According to Pearson-Stuttard:
Any figure that summed up all cancers attributable to diabetes and high [body mass index] was affected but the changes are not visually distinguishable unless you know exactly where to look…As soon as the error was raised, we worked expediently with the journal to correct the error, check the rest of the paper and publish the corrected version as soon as possible and transparently.
The article from which the authors extracted the incorrect value is a 2015 BMJ paper that reviewed the strength of the evidence linking type 2 diabetes to the risk of cancer. We spoke with the last author of that paper, John Ioannidis at Stanford, who has done extensive work in the field of reproducibility and research quality, including meta-analyses and evidence-based medicine.

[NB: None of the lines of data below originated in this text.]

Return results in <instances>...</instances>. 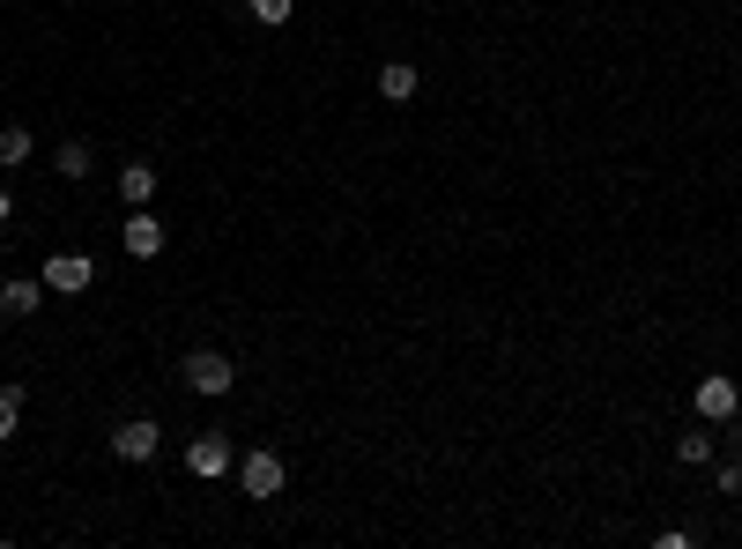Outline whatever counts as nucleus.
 Returning <instances> with one entry per match:
<instances>
[{"instance_id":"15","label":"nucleus","mask_w":742,"mask_h":549,"mask_svg":"<svg viewBox=\"0 0 742 549\" xmlns=\"http://www.w3.org/2000/svg\"><path fill=\"white\" fill-rule=\"evenodd\" d=\"M253 15H260V23H290V0H246Z\"/></svg>"},{"instance_id":"6","label":"nucleus","mask_w":742,"mask_h":549,"mask_svg":"<svg viewBox=\"0 0 742 549\" xmlns=\"http://www.w3.org/2000/svg\"><path fill=\"white\" fill-rule=\"evenodd\" d=\"M238 483H246V498H282V460H275V453H246V460H238Z\"/></svg>"},{"instance_id":"11","label":"nucleus","mask_w":742,"mask_h":549,"mask_svg":"<svg viewBox=\"0 0 742 549\" xmlns=\"http://www.w3.org/2000/svg\"><path fill=\"white\" fill-rule=\"evenodd\" d=\"M30 156H38V142H30V126H0V164H8V172H23Z\"/></svg>"},{"instance_id":"10","label":"nucleus","mask_w":742,"mask_h":549,"mask_svg":"<svg viewBox=\"0 0 742 549\" xmlns=\"http://www.w3.org/2000/svg\"><path fill=\"white\" fill-rule=\"evenodd\" d=\"M120 200H134V208H142V200H156V164H142V156H134V164L120 172Z\"/></svg>"},{"instance_id":"12","label":"nucleus","mask_w":742,"mask_h":549,"mask_svg":"<svg viewBox=\"0 0 742 549\" xmlns=\"http://www.w3.org/2000/svg\"><path fill=\"white\" fill-rule=\"evenodd\" d=\"M90 164H97L90 142H60V149H52V172H60V178H90Z\"/></svg>"},{"instance_id":"8","label":"nucleus","mask_w":742,"mask_h":549,"mask_svg":"<svg viewBox=\"0 0 742 549\" xmlns=\"http://www.w3.org/2000/svg\"><path fill=\"white\" fill-rule=\"evenodd\" d=\"M156 446H164V431L148 424V416H134V424L112 431V453H120V460H156Z\"/></svg>"},{"instance_id":"3","label":"nucleus","mask_w":742,"mask_h":549,"mask_svg":"<svg viewBox=\"0 0 742 549\" xmlns=\"http://www.w3.org/2000/svg\"><path fill=\"white\" fill-rule=\"evenodd\" d=\"M230 379H238V372H230V356H223V350H194V356H186V386H194V394L216 401V394H230Z\"/></svg>"},{"instance_id":"16","label":"nucleus","mask_w":742,"mask_h":549,"mask_svg":"<svg viewBox=\"0 0 742 549\" xmlns=\"http://www.w3.org/2000/svg\"><path fill=\"white\" fill-rule=\"evenodd\" d=\"M720 498H742V460H720Z\"/></svg>"},{"instance_id":"9","label":"nucleus","mask_w":742,"mask_h":549,"mask_svg":"<svg viewBox=\"0 0 742 549\" xmlns=\"http://www.w3.org/2000/svg\"><path fill=\"white\" fill-rule=\"evenodd\" d=\"M416 68H409V60H387V68H379V97H387V104H409V97H416Z\"/></svg>"},{"instance_id":"2","label":"nucleus","mask_w":742,"mask_h":549,"mask_svg":"<svg viewBox=\"0 0 742 549\" xmlns=\"http://www.w3.org/2000/svg\"><path fill=\"white\" fill-rule=\"evenodd\" d=\"M230 468H238V453H230L223 431H200L194 446H186V475H194V483H216V475H230Z\"/></svg>"},{"instance_id":"7","label":"nucleus","mask_w":742,"mask_h":549,"mask_svg":"<svg viewBox=\"0 0 742 549\" xmlns=\"http://www.w3.org/2000/svg\"><path fill=\"white\" fill-rule=\"evenodd\" d=\"M38 304H45V274H8V282H0V312H8V320H30Z\"/></svg>"},{"instance_id":"5","label":"nucleus","mask_w":742,"mask_h":549,"mask_svg":"<svg viewBox=\"0 0 742 549\" xmlns=\"http://www.w3.org/2000/svg\"><path fill=\"white\" fill-rule=\"evenodd\" d=\"M698 416H705V424H728V416H735V408H742V386H735V379H698Z\"/></svg>"},{"instance_id":"17","label":"nucleus","mask_w":742,"mask_h":549,"mask_svg":"<svg viewBox=\"0 0 742 549\" xmlns=\"http://www.w3.org/2000/svg\"><path fill=\"white\" fill-rule=\"evenodd\" d=\"M0 224H8V194H0Z\"/></svg>"},{"instance_id":"1","label":"nucleus","mask_w":742,"mask_h":549,"mask_svg":"<svg viewBox=\"0 0 742 549\" xmlns=\"http://www.w3.org/2000/svg\"><path fill=\"white\" fill-rule=\"evenodd\" d=\"M45 290L52 298H82V290H90V282H97V260H90V252H52L45 268Z\"/></svg>"},{"instance_id":"4","label":"nucleus","mask_w":742,"mask_h":549,"mask_svg":"<svg viewBox=\"0 0 742 549\" xmlns=\"http://www.w3.org/2000/svg\"><path fill=\"white\" fill-rule=\"evenodd\" d=\"M120 246H126V260H156V252H164V224H156L148 208H126Z\"/></svg>"},{"instance_id":"13","label":"nucleus","mask_w":742,"mask_h":549,"mask_svg":"<svg viewBox=\"0 0 742 549\" xmlns=\"http://www.w3.org/2000/svg\"><path fill=\"white\" fill-rule=\"evenodd\" d=\"M676 460H683V468H705V460H713V438H705V431H683V438H676Z\"/></svg>"},{"instance_id":"14","label":"nucleus","mask_w":742,"mask_h":549,"mask_svg":"<svg viewBox=\"0 0 742 549\" xmlns=\"http://www.w3.org/2000/svg\"><path fill=\"white\" fill-rule=\"evenodd\" d=\"M16 424H23V386H0V446L16 438Z\"/></svg>"}]
</instances>
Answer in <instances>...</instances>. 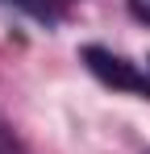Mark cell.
I'll return each instance as SVG.
<instances>
[{
  "label": "cell",
  "instance_id": "1",
  "mask_svg": "<svg viewBox=\"0 0 150 154\" xmlns=\"http://www.w3.org/2000/svg\"><path fill=\"white\" fill-rule=\"evenodd\" d=\"M83 63H88V71H92L100 83H108V88H117V92H133V96H150V75L138 63L113 54L108 46H83Z\"/></svg>",
  "mask_w": 150,
  "mask_h": 154
},
{
  "label": "cell",
  "instance_id": "2",
  "mask_svg": "<svg viewBox=\"0 0 150 154\" xmlns=\"http://www.w3.org/2000/svg\"><path fill=\"white\" fill-rule=\"evenodd\" d=\"M8 4H17L21 13L38 17V21H58V0H8Z\"/></svg>",
  "mask_w": 150,
  "mask_h": 154
},
{
  "label": "cell",
  "instance_id": "3",
  "mask_svg": "<svg viewBox=\"0 0 150 154\" xmlns=\"http://www.w3.org/2000/svg\"><path fill=\"white\" fill-rule=\"evenodd\" d=\"M0 154H25V146L13 137V129H4V125H0Z\"/></svg>",
  "mask_w": 150,
  "mask_h": 154
},
{
  "label": "cell",
  "instance_id": "4",
  "mask_svg": "<svg viewBox=\"0 0 150 154\" xmlns=\"http://www.w3.org/2000/svg\"><path fill=\"white\" fill-rule=\"evenodd\" d=\"M129 13H133L138 21H146V25H150V0H129Z\"/></svg>",
  "mask_w": 150,
  "mask_h": 154
},
{
  "label": "cell",
  "instance_id": "5",
  "mask_svg": "<svg viewBox=\"0 0 150 154\" xmlns=\"http://www.w3.org/2000/svg\"><path fill=\"white\" fill-rule=\"evenodd\" d=\"M146 154H150V150H146Z\"/></svg>",
  "mask_w": 150,
  "mask_h": 154
}]
</instances>
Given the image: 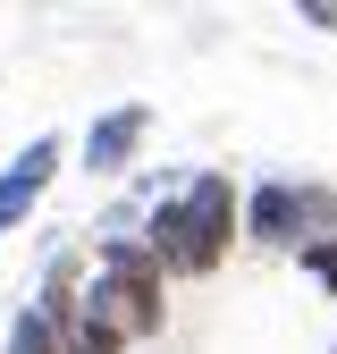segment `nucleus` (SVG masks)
<instances>
[{
	"mask_svg": "<svg viewBox=\"0 0 337 354\" xmlns=\"http://www.w3.org/2000/svg\"><path fill=\"white\" fill-rule=\"evenodd\" d=\"M42 313H51L68 354H126L135 337L160 329V261L144 245H102L93 270H84L76 253H59Z\"/></svg>",
	"mask_w": 337,
	"mask_h": 354,
	"instance_id": "f257e3e1",
	"label": "nucleus"
},
{
	"mask_svg": "<svg viewBox=\"0 0 337 354\" xmlns=\"http://www.w3.org/2000/svg\"><path fill=\"white\" fill-rule=\"evenodd\" d=\"M228 228H236V186H228L220 169H202L177 203H160V211H152L144 253H152V261H168V270H186V279H202V270H220Z\"/></svg>",
	"mask_w": 337,
	"mask_h": 354,
	"instance_id": "f03ea898",
	"label": "nucleus"
},
{
	"mask_svg": "<svg viewBox=\"0 0 337 354\" xmlns=\"http://www.w3.org/2000/svg\"><path fill=\"white\" fill-rule=\"evenodd\" d=\"M152 136V110L144 102H118V110H102L93 127H84V169L93 177H118L126 160H135V144Z\"/></svg>",
	"mask_w": 337,
	"mask_h": 354,
	"instance_id": "7ed1b4c3",
	"label": "nucleus"
},
{
	"mask_svg": "<svg viewBox=\"0 0 337 354\" xmlns=\"http://www.w3.org/2000/svg\"><path fill=\"white\" fill-rule=\"evenodd\" d=\"M51 169H59V144H51V136H34V144L9 160V169H0V236H9V228H26V211L42 203Z\"/></svg>",
	"mask_w": 337,
	"mask_h": 354,
	"instance_id": "20e7f679",
	"label": "nucleus"
},
{
	"mask_svg": "<svg viewBox=\"0 0 337 354\" xmlns=\"http://www.w3.org/2000/svg\"><path fill=\"white\" fill-rule=\"evenodd\" d=\"M312 211H320V194H295V186H262V194L244 203V236H253V245H295Z\"/></svg>",
	"mask_w": 337,
	"mask_h": 354,
	"instance_id": "39448f33",
	"label": "nucleus"
},
{
	"mask_svg": "<svg viewBox=\"0 0 337 354\" xmlns=\"http://www.w3.org/2000/svg\"><path fill=\"white\" fill-rule=\"evenodd\" d=\"M9 354H68V346H59V329H51V313H42V304H34V313H17V321H9Z\"/></svg>",
	"mask_w": 337,
	"mask_h": 354,
	"instance_id": "423d86ee",
	"label": "nucleus"
},
{
	"mask_svg": "<svg viewBox=\"0 0 337 354\" xmlns=\"http://www.w3.org/2000/svg\"><path fill=\"white\" fill-rule=\"evenodd\" d=\"M304 270H312L320 287H337V236H329V245H304Z\"/></svg>",
	"mask_w": 337,
	"mask_h": 354,
	"instance_id": "0eeeda50",
	"label": "nucleus"
}]
</instances>
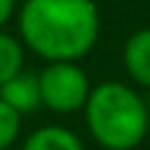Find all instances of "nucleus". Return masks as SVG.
Segmentation results:
<instances>
[{
    "mask_svg": "<svg viewBox=\"0 0 150 150\" xmlns=\"http://www.w3.org/2000/svg\"><path fill=\"white\" fill-rule=\"evenodd\" d=\"M0 101H5L19 115H26V112H33V110L42 108L38 75L26 73V70L16 73L12 80H7L0 87Z\"/></svg>",
    "mask_w": 150,
    "mask_h": 150,
    "instance_id": "nucleus-5",
    "label": "nucleus"
},
{
    "mask_svg": "<svg viewBox=\"0 0 150 150\" xmlns=\"http://www.w3.org/2000/svg\"><path fill=\"white\" fill-rule=\"evenodd\" d=\"M14 7H16V0H0V30H2V26L12 19Z\"/></svg>",
    "mask_w": 150,
    "mask_h": 150,
    "instance_id": "nucleus-9",
    "label": "nucleus"
},
{
    "mask_svg": "<svg viewBox=\"0 0 150 150\" xmlns=\"http://www.w3.org/2000/svg\"><path fill=\"white\" fill-rule=\"evenodd\" d=\"M21 150H84L82 138L61 124H45L28 134Z\"/></svg>",
    "mask_w": 150,
    "mask_h": 150,
    "instance_id": "nucleus-6",
    "label": "nucleus"
},
{
    "mask_svg": "<svg viewBox=\"0 0 150 150\" xmlns=\"http://www.w3.org/2000/svg\"><path fill=\"white\" fill-rule=\"evenodd\" d=\"M23 70V45L19 38L0 30V87Z\"/></svg>",
    "mask_w": 150,
    "mask_h": 150,
    "instance_id": "nucleus-7",
    "label": "nucleus"
},
{
    "mask_svg": "<svg viewBox=\"0 0 150 150\" xmlns=\"http://www.w3.org/2000/svg\"><path fill=\"white\" fill-rule=\"evenodd\" d=\"M148 134H150V127H148Z\"/></svg>",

He told us he had been unaware of the error:
In all, the error that they made was very small in terms of the calculations involved, 5.7 is not really different from 5.6. However, I have to admit that when I read both the retracted and the replaced paper I find the conclusion very misleading. 5.6 or 5.7 percent is not “substantial” as they claim. Moreover our paper focused on a strong message of large uncertainty and potential bias in these estimates. The true value thus may be zero percent or, less likely, 10 percent. This was entirely missed and it is the key message.
Pearson-Stuttard replied:
Epidemiological studies, and estimates from these studies are indeed always subject to a level of uncertainty. A strength of our paper is that we have incorporated and quantified all quantifiable sources of uncertainty, included these in our uncertainty analyses and discusses the uncertainties that are not quantifiable.
The 2017 version of “Worldwide burden of cancer attributable to diabetes and high body-mass index: a comparative risk assessment” has been cited twice, according to Clarivate Analytics’ Web of Science.